CliMA / ClimateMachine.jl

Climate Machine: an Earth System Model that automatically learns from data
https://clima.github.io/ClimateMachine.jl/latest/
Other
451 stars 78 forks source link

Git workflow discussion #964

Open leios opened 4 years ago

leios commented 4 years ago

Git workflow

A few people (who will remain nameless for this discussion) have had some trouble with rebasing onto the current master and squashing their commits before merging. Right now, this is an issue that is taking a large amount of time for new developers. This also takes time from developers who are knowledgeable in git and version control because they need to step through the process with new developers.
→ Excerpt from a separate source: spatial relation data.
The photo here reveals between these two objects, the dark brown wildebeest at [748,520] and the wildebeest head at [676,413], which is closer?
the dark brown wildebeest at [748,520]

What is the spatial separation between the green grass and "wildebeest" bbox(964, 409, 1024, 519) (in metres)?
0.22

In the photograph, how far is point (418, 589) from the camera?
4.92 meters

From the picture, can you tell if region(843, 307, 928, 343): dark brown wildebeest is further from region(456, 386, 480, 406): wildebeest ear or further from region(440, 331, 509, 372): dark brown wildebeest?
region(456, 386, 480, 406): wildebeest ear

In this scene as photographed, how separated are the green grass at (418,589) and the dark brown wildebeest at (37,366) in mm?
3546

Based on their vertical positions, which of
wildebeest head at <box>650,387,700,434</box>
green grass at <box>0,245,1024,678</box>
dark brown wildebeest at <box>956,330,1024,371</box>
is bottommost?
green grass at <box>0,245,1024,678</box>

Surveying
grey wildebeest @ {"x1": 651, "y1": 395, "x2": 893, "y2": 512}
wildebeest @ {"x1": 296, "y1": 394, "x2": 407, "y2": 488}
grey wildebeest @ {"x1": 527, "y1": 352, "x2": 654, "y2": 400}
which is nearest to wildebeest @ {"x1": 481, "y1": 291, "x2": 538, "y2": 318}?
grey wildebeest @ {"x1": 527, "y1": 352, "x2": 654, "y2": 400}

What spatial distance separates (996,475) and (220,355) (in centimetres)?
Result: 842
A while ago, the question was raised about whether it would be possible to have bors squash and merge, but this was too difficult because we could not adequately attribute people for their code contributions. I think we can solve this issue by adding Co-authored-by: ... in the PR discussion.

I would like to have a discussion about this a bit. Right now, I can see 3 basic solutions:

  1. Add Co-authored-by: ... to the PR template so people can attribute people in the case they prefer bors to squash and merge. I suppose this would allow both squash & merge and rebase workflows.
  2. Add a simple script to do the squashing and rebasing up to current master (essentially git reset origin/master && git add --all && git commit -m "Single commit message"
  3. Just teach git.

Any solution is fine with me, but I want to make sure people have a place to discuss their problems with a rebase-heavy workflow, if there are any.

kpamnany commented 4 years ago

IMO, once you know the git commands, the only difficult thing to do is to resolve merge conflicts. And I don't know any way to automate this -- the author has to do it.

trontrytel commented 4 years ago

Expanding on point 3. Maybe it would help to have in our wiki a link to step by step guide on how to squash and rebase? This was helpful for me: https://blog.carbonfive.com/always-squash-and-rebase-your-git-commits/

It's basically a list of all git commands you need to rebase. Don't know if its the best resource out there, but it successfully got me through my first couple of rebases.

kpamnany commented 4 years ago

It recommends using git pull, which is a git fetch combined with a git merge. This can cause problems. Also, peering through git log can be a pain. git merge-base <mybranch> origin/master gives you the commit hash on which you can rebase to squash -- I find it far easier.

I always point people at this one: https://github.com/edx/edx-platform/wiki/How-to-Rebase-a-Pull-Request

jakebolewski commented 4 years ago

It would seem like being able to quickly hunt down offending commits that change model results materially would be an important goal, so I would think that the workflow would hopefully squash commits by default before automated merge so that you can be confident that every commit at least works (and by works passes the unit and integration checks by bors). You can do this manually but there is no check then that the manual process holds this property. It seems like it would be difficult to begin to track down changes without some automated method to bisect over the commit history.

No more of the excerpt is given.